It was gathered that the issuance of the arrest warrant was sequel to the adoption of a motion moved by Fred Agbedi, representing Ekeremo/Sagbama Federal Constituency of Bayelsa State on the platform of the Peoples Democratic Party (PDP) at the committee’s hearing on Tuesday.

Agbedi, while moving the motion, said that the arrest warrant had become imperative following the attitude of the invitees, adding that the parliament worked with time and the CEOs had been invited four times but failed to respond to the invitations.

Agbedi said that the CBN Governor, the AGF and the rest of the invitees should be brought to appear before the committee by the Inspector General of Police through a warrant of arrest after due diligence by the House Speaker, Rep Tajudeen Abbas.

The Chairman of the Committee, Micheal Irom (APC-Cross River), in his ruling said that the Inspector-General of Police should ensure the invitees were brought before the committee on December 14.

= Data lines =
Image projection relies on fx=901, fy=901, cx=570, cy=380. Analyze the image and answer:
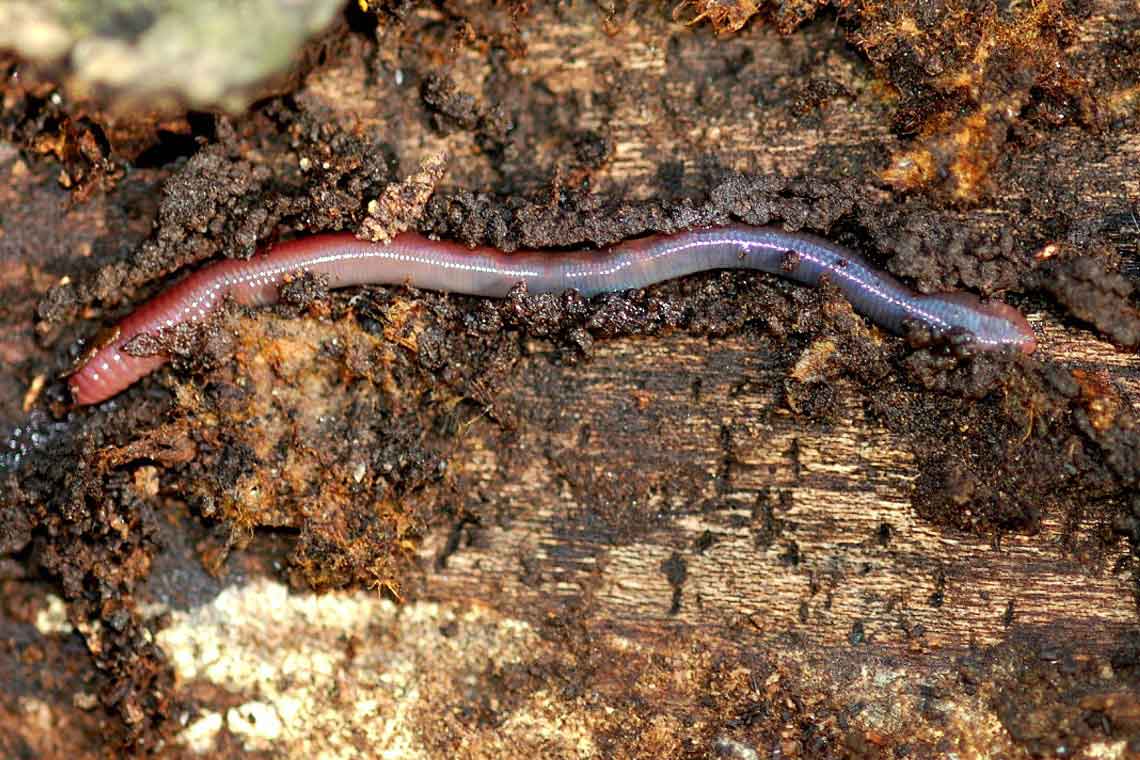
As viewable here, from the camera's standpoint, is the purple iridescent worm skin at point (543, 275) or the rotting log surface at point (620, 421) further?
the purple iridescent worm skin at point (543, 275)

= What you need to do =
Decide whether each statement below agrees with the arrest warrant passage, giving yes or no and quoting the deciding words from it: (a) The invitees had been invited three times before the motion was moved. (b) The committee chairman ruled that the invitees should be brought before the committee on December 14. (c) Fred Agbedi represents a constituency in Cross River State.

= The reply =
(a) No: "the CEOs had been invited four times but failed to respond to the invitations"
(b) Yes: "the Inspector-General of Police should ensure the invitees were brought before the committee on December 14"
(c) No: "representing Ekeremo/Sagbama Federal Constituency of Bayelsa State"